SUMMARY AND RECOMMENDATIONS

●Overview – Despite advances in the initial treatment of advanced non-small cell lung cancer (NSCLC), trials suggest that the median time to progression on initial chemoimmunotherapy is on the order of six to ten months. The treatment upon progression depends upon the initial treatment strategy, as well as on patient and disease factors. (See 'Introduction' above.)

●Patients initially treated with immunotherapy only – For most patients who have experienced progression on checkpoint inhibitor monotherapy, we suggest a platinum based doublet (Grade 2C). Possible exceptions to this approach include those with a long interval between the last dose of immunotherapy and progression, and those with oligometastatic disease, with progression in a small number of sites. (See 'Patients treated with initial immunotherapy only' above.)

●Duration of therapy – We continue a given line of treatment until disease progression or unacceptable toxicity occurs. We typically monitor for disease progression every two cycles using contrast-enhanced chest CT, with additional imaging of metastatic sites, as warranted.

●Patients treated with initial chemotherapy and immunotherapy – For most patients who experience progression on initial chemotherapy and immunotherapy, options include pemetrexed (if nonsquamous histology) or docetaxel, with or without ramucirumab. Participation in a clinical trial or supportive care are also appropriate options; or we choose an agent from a class that has not previously been used for a given patient, also considering toxicity profiles.

●Special considerations for older adults – The general strategy of choosing a systemic agent for the fit, older patient is the same as for younger patients, and advanced age alone should not preclude receipt of therapy. However, the presence of comorbidities may influence choice of treatment.
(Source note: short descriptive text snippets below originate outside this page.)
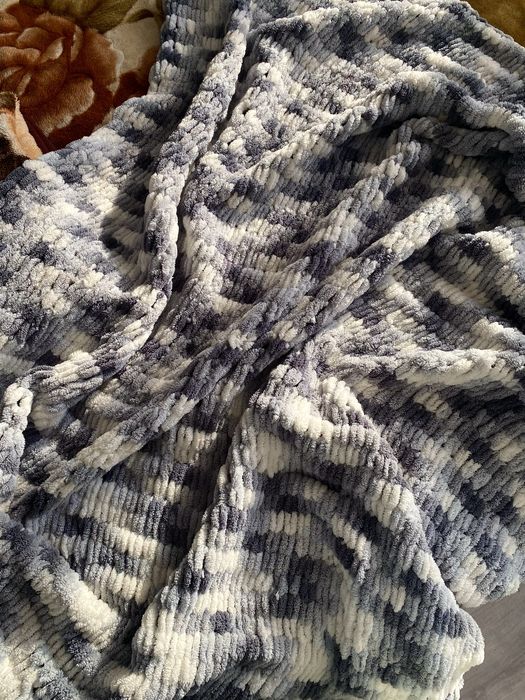 Плюшевое одеяло ручной работы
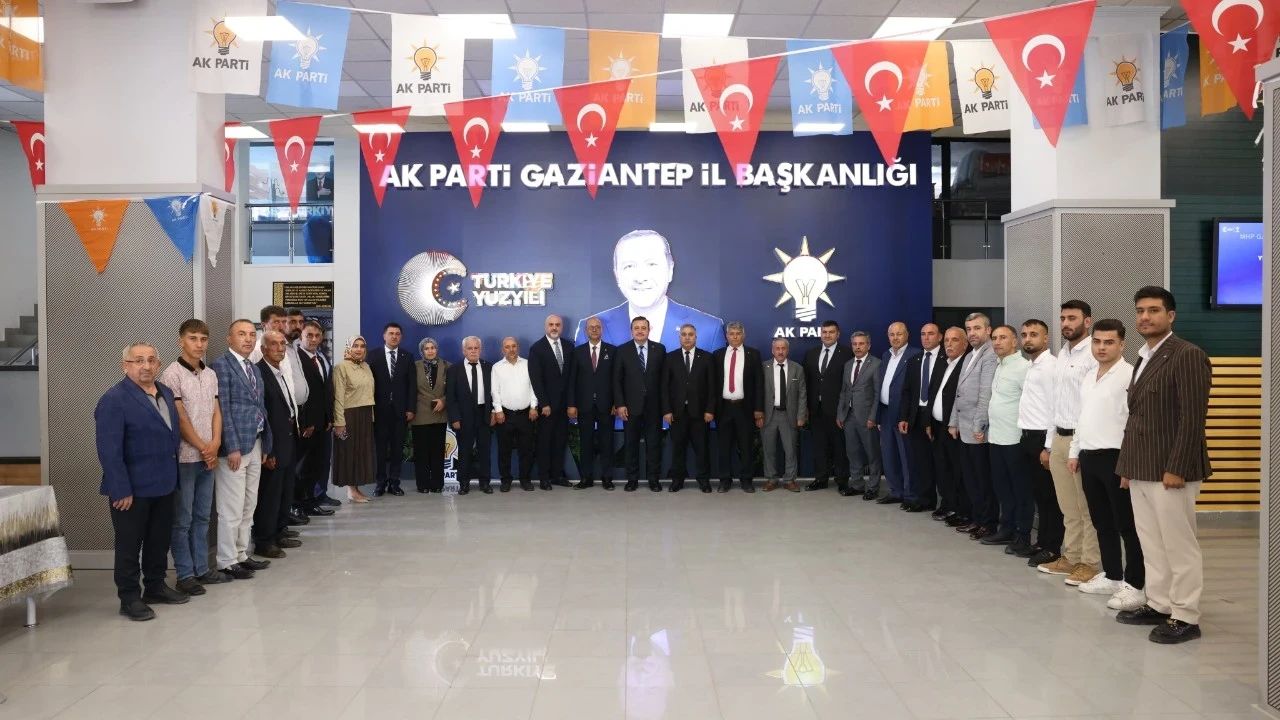 YRP'den istifa eden 25 isim AK Parti saflarında: Rozetleri takıldı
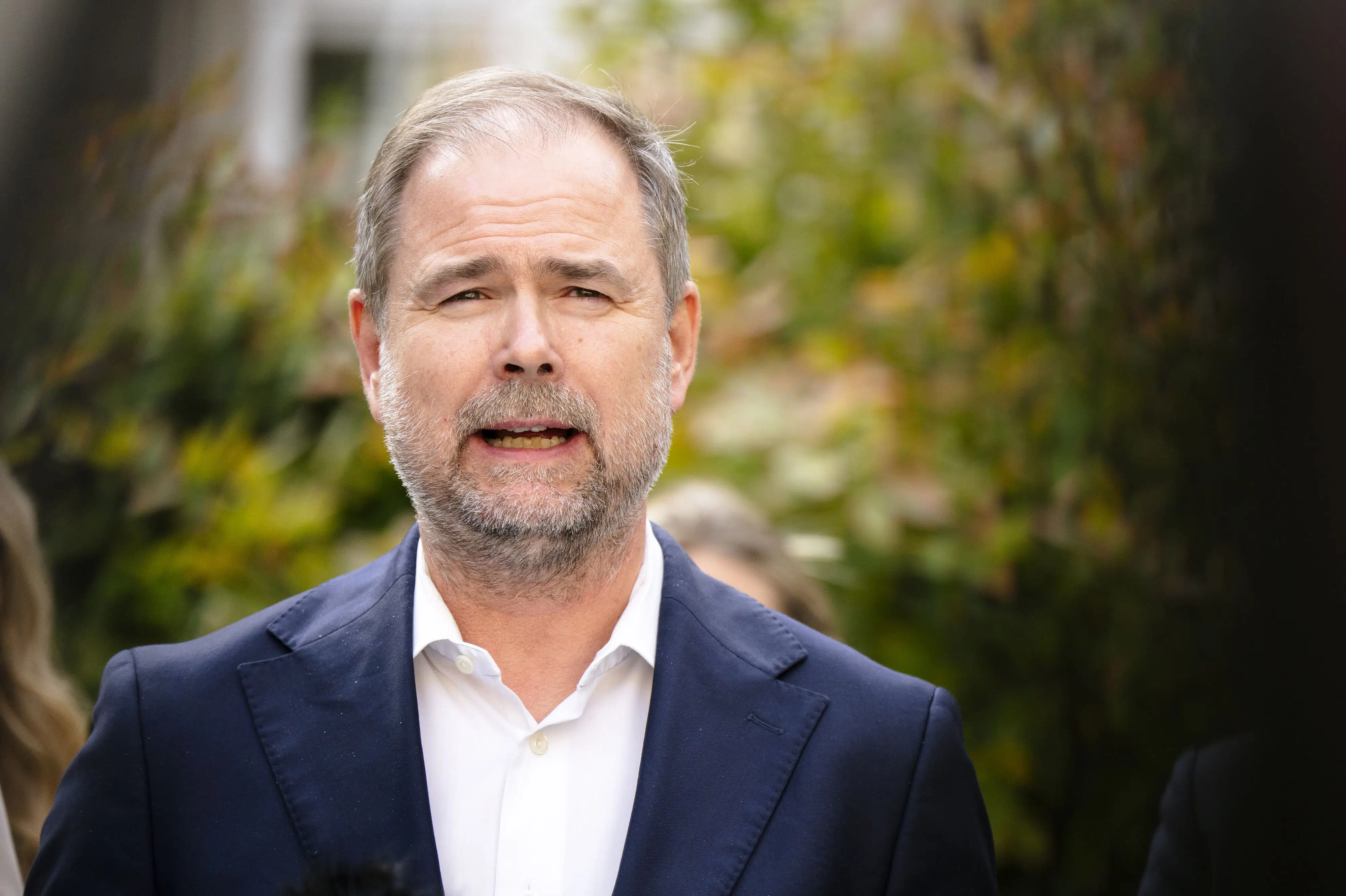 Justitsminister vil forbyde anklagere at bære religiøse symboler
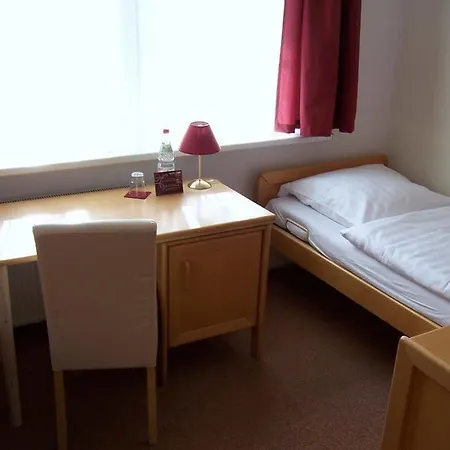 Zum Alten Fahrhaus 3*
The approach to older patients with NSCLC is discussed in detail elsewhere. (See "Systemic chemotherapy for cancer in older adults" and "Systemic chemotherapy for cancer in older adults", section on 'Palliative chemotherapy'.)

●Combinations using cisplatin have a slightly higher response rate but inconsistent survival benefits compared with carboplatin-based regimens. For the majority of patients who will receive a chemotherapy doublet, we suggest using a carboplatin-based regimen (Grade 2C). However, a cisplatin-based regimen is a reasonable alternative in appropriate patients. (See "Initial management of advanced non-small cell lung cancer lacking a driver mutation", section on 'Carboplatin typically preferred over cisplatin'.)